With the release of the Dissenting Opinion in Abaclat v. Agentina, we now have the benefit of a forceful critique of the majority’s decision that the Abaclat Tribunal has jurisdiction to hear the claims of over 60,000 Italian investors against Argentina under the ICSID Convention and the Argentina-Italy BIT.  Professor Georges Abi-Saab’s Dissenting Opinion (the Dissent) raises a number of objections to the majority’s decision.  Most importantly, it states that the Tribunal “faces two glaringly insuperable obstacles that prevent it from taking jurisdiction”.  First, the investors’ security entitlements are not protected investments, in particular, because the investments were not made, as required by the BIT, in the territory of Argentina.  Second, an ad hoc ICSID tribunal does not have jurisdiction over collective mass claims under the ICSID Convention and the BIT, absent Argentina’s specific consent to the mass claims procedure. This post builds on the discussion in my previous post of the majority’s distinction between jurisdiction and admissibility in the context of mass claims.  In contrast to the majority’s view that the number of claimants is a question of admissibility and not jurisdiction, in Professor Abi-Saab’s view, Argentina’s objection went to the scope of its consent to arbitrate and its consent to arbitrate could not be interpreted to include mass claims.

--------------------------------

=== What you have to do ===
In the passage about the Abaclat dissent, how many Italian investors have claims against Argentina? Rely only on the passage about the Abaclat dissent, not on the listing.

=== Data section ===
--------------------------------

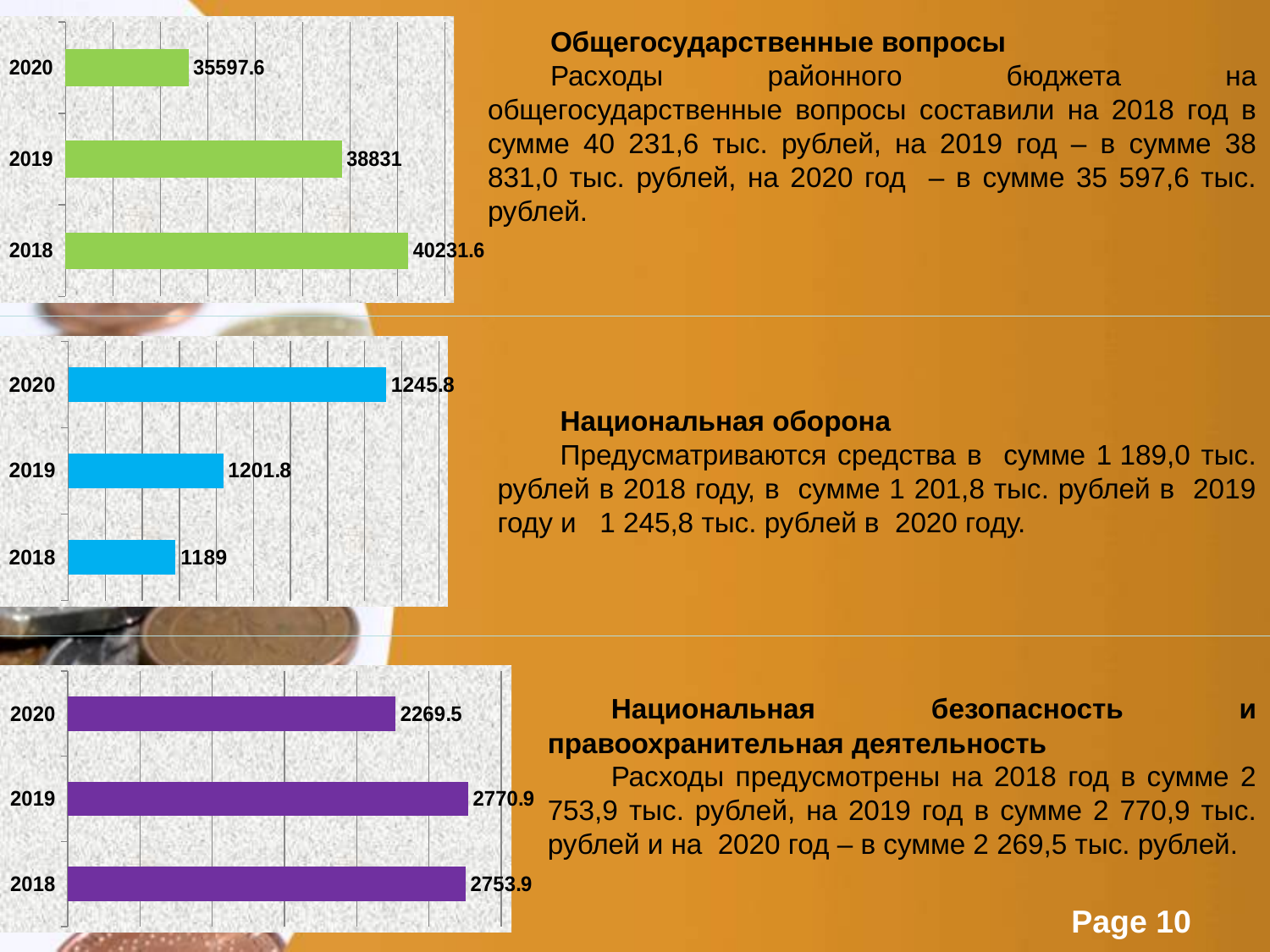
In the bottom chart, what is the difference between the values for 2019 and 2020? 501.4 What type of chart is the middle chart? bar chart In the middle chart, what is the value for 2019? 1201.8 In the top chart, what is the value for 2020? 35597.6 In the top chart, which year has the highest value? 2018 In the top chart, what is the difference between the values for 2018 and 2020? 4634 In the middle chart, which year has the lowest value? 2018 In the top chart, do the values rise or fall from 2018 to 2020? fall In the middle chart, what is the difference between the values for 2020 and 2018? 56.8 How many bars does the bottom chart show? 3 In the bottom chart, what is the value for 2018? 2753.9 In the bottom chart, which is larger, the value for 2019 or the value for 2020? 2019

--------------------------------

=== Response area ===
Over 60,000.